Masri baru diizinkan kembali ke Israel pada 1994. Selama di luar negeri, Masri bekerja di sejumlah perusahaan real estate di Maroko, Libya, Yordania dan Mesir. Dia juga bekerja sebagai konsultan manajemen di London, Arab Saudi, dan Washington DC.
Ketika kembali ke Nablus, Masri bertemu dengan beberapa teman sekolahnya yang berprestasi namun tak memiliki pekerjaan tetap.
"Mereka dalam situasi menyedihkan," ungkap Masri.
Untungnya, dengan dorongan Kesepakatan Oslo, Norwegia, tahun 1994, Masri pun bertekad untuk membangun Rawabi yang akan menjadi identitas kebanggaan bangsa Palestina. Pembangunan Rawabi yang dekat dengan Ramallah akan menciptakan lapangan kerja bagi pemuda dan masyarakat Palestina.
Tahun 2008, Massar International, perusahaan yang didirikan Masri pada 1994 membentuk anak perusahaan bernama Bayti Real Estate Investment Company-Rawabi. Perusahaan inilah yang membangun dan mengembangkan Rawabi, kota metropolitan pertama di Palestina. Mega proyek ini berhasil mempekerjakan 10.000 orang lebih warga Palestina. Insinyur dan arsiteknya adalah warga Palestina. Serta sepertiga dari mereka adalah kaum wanita.
Melalui proyek Rawabi, Masri ingin menunjukkan pada dunia bahwa warga Palestina bisa membangun bangsanya sendiri.

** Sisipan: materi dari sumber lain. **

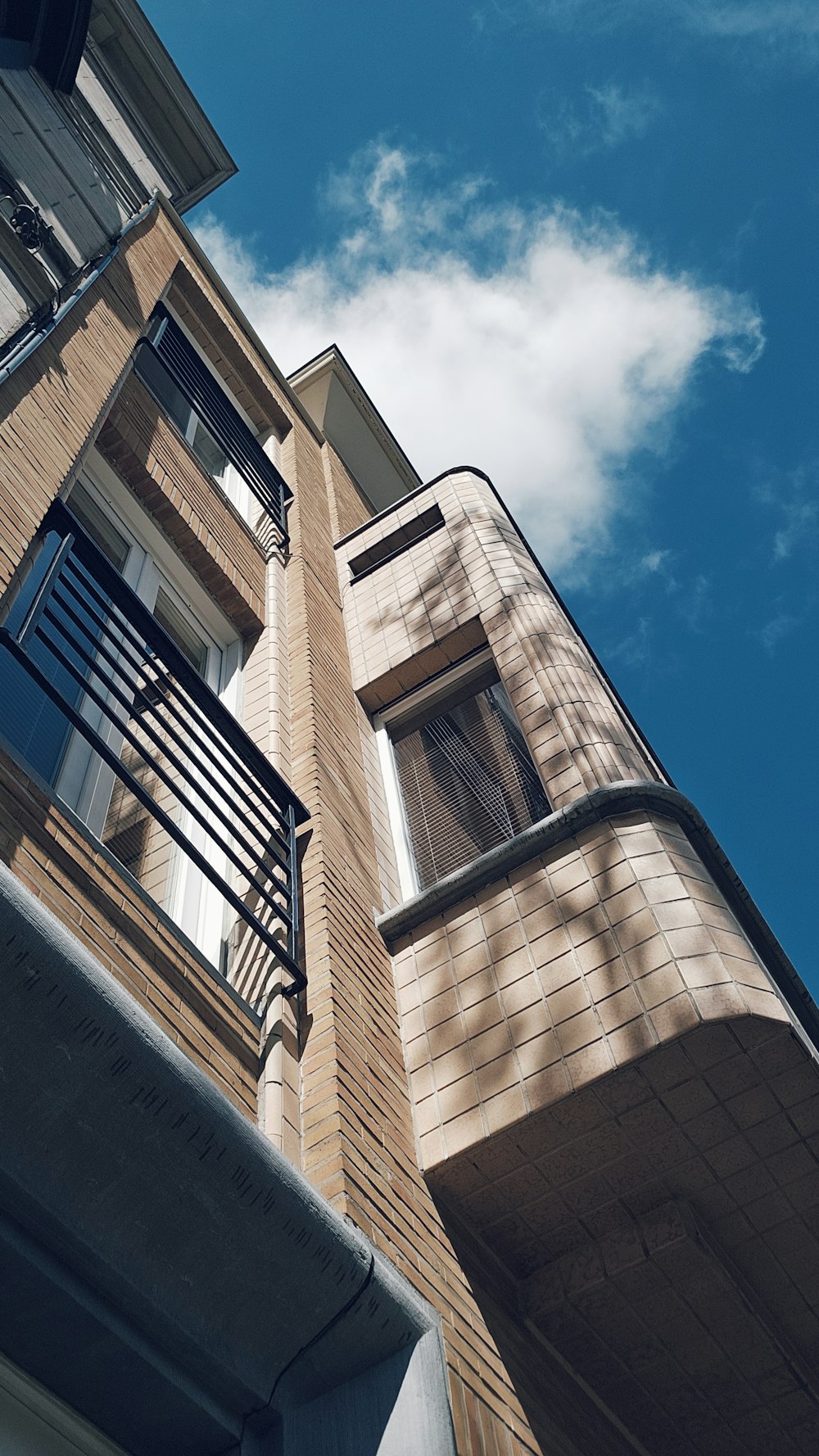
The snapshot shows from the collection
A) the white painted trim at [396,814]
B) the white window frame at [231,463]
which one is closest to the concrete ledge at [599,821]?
the white painted trim at [396,814]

"Ini membawa kebanggaan nasional. Ya kita bisa! Dan Rawabi juga mengirim pesan ke masyarakat internasional bahwa kami bukan apa yang selama ini mereka percaya sebagai segerombolan teroris. Kami siap membangun negara kita. Inilah buktinya (Rawabi)," papar Masri dengan tegas.